======== AVAILABLE DATA ========

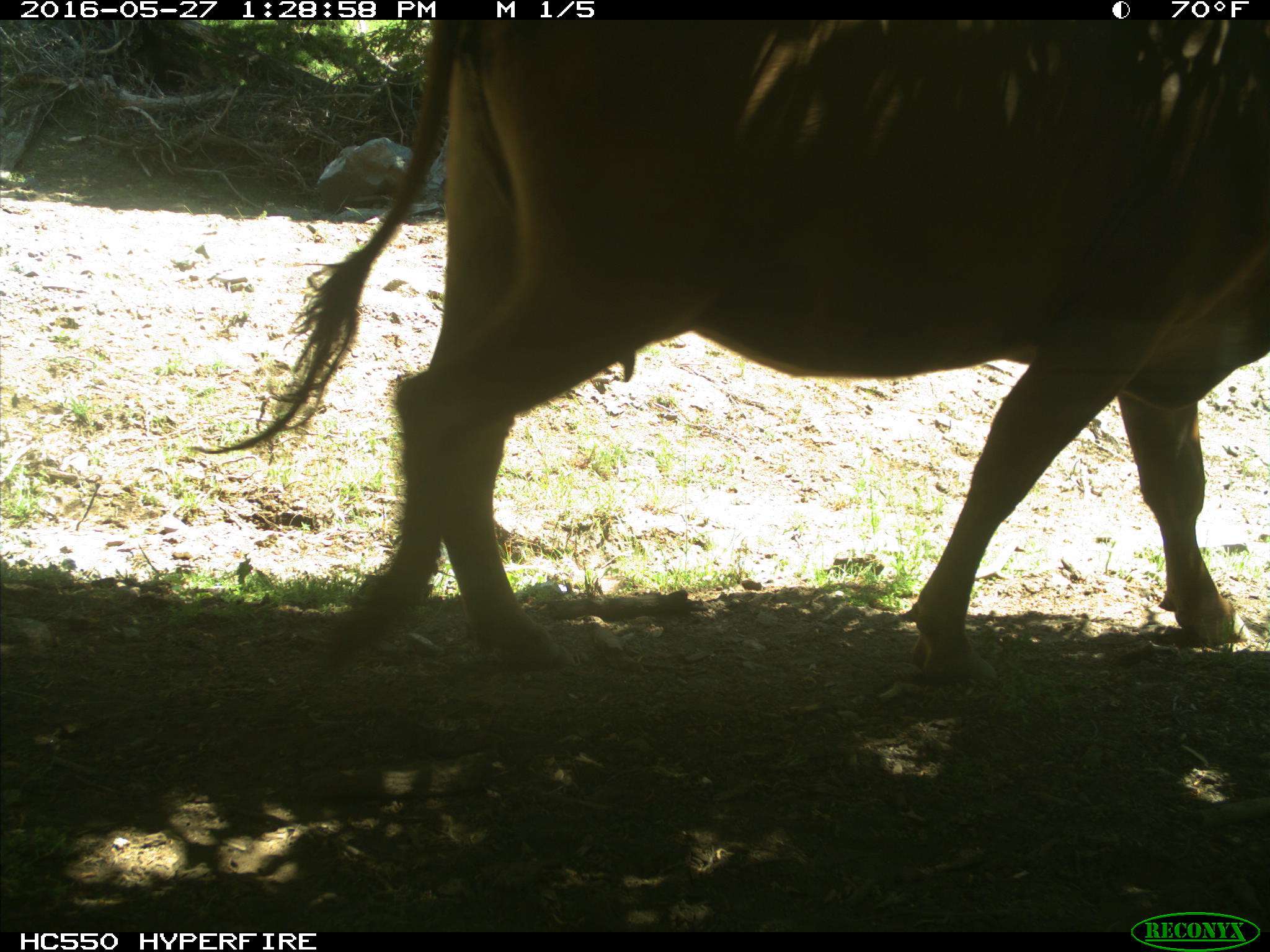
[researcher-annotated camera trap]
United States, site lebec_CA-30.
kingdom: Animalia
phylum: Chordata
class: Mammalia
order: Artiodactyla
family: Bovidae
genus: Bos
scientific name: Bos taurus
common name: domestic cow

========

PROBLEM DESCRIPTION: The listing above must be printed again exactly, minus its pictures.

RESPONSE AREA:
[researcher-annotated camera trap]
United States, site lebec_CA-30.
kingdom: Animalia
phylum: Chordata
class: Mammalia
order: Artiodactyla
family: Bovidae
genus: Bos
scientific name: Bos taurus
common name: domestic cow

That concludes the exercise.